Timeseries Trend Equations--Units?

[Aaron Davies]

What are the units of x in a date-based trend equation? If I take a
simple integer-integer dataset,

1 1
2 4
3 9
4 16

and fit a second-order polynomial to it, I get y = 1x^2 +
5.6843418860808e-14, which is reasonably accurate at the known points.
If, however, I have dates in my x axis, I can't figure out the units
of the equation.

1/1/2001 1
1/2/2001 4
1/3/2001 9
1/4/2001 16
1/5/2001 25
1/6/2001 36
1/7/2001 49
1/8/2001 64
1/9/2001 81
1/10/2001 100

yields y = x^2 + 7.3782x + 1.360945881, but what values for x yield
the y's I already know? It's not the integer of the date--that series
starts 1.361292e+09, 1.361366e+09, 1.361439e+09.

 

[Jon Peltier]

The x values are in days, but 1/1/2001 is not day one. Day one is 1/1/1900,
and 1900 was treated as a leap year. If you want to make 1/1/2001 day one,
use the date minus 12/31/2007 for your x values.

- Jon

 

[Aaron Davies]

Sorry, that's what I meant by "the integer of the date". 1/1/2001 is
36892, and using 36892 for x in the equation given by Excel yields
1.361956e+09, not 1.

 

[Aaron Davies]

I think I figured out the problem: sixth-order polynomials are just
wrong. A sixth-order trend looks fine on my sample data below, but the
equation is nonsense. With my real data, a fifth-order equation works
fine.

 

[Jon Peltier]

Two points:

Make sure the trendline formula is viewed with sufficient significant
figures. Apply a number format of 0.000000000000000E00.

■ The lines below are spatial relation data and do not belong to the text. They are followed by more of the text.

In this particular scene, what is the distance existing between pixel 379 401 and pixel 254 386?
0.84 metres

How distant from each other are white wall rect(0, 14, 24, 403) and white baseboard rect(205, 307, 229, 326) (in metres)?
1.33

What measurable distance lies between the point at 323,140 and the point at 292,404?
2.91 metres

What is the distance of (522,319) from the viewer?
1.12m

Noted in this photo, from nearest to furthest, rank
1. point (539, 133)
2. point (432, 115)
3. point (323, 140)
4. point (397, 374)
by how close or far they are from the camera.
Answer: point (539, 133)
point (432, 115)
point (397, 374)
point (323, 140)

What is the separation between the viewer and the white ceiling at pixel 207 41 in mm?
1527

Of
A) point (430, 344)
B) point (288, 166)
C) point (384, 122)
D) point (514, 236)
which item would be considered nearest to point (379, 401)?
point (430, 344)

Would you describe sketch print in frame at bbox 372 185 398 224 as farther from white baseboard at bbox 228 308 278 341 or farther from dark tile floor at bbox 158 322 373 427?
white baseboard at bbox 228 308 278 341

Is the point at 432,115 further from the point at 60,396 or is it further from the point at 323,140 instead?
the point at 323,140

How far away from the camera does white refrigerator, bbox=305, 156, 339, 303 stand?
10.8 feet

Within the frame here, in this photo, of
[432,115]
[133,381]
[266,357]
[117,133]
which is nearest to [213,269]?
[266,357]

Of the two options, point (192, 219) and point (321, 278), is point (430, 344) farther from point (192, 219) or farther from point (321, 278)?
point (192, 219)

A poly fit may be useful for making a line that kind of follows the points,
but in most cases there is no physical basis for such a high order equation.

- Jon

 

[Aaron Davies]

I was viewing it at maximum-precision scientific notation (thirty
places). All the constants were displayed at fifteen significant
figures, which sounds about right for normal sixty-four-bit precision
floating point math.

As for the appropriateness of the model, it follows the curve quite
nicely when projected outward. This data set seems to be somewhere
between polynomial and exponential, and the fifth-order polynomial
gives a much better R^2 (0.9991) than the exponential model (0.9337).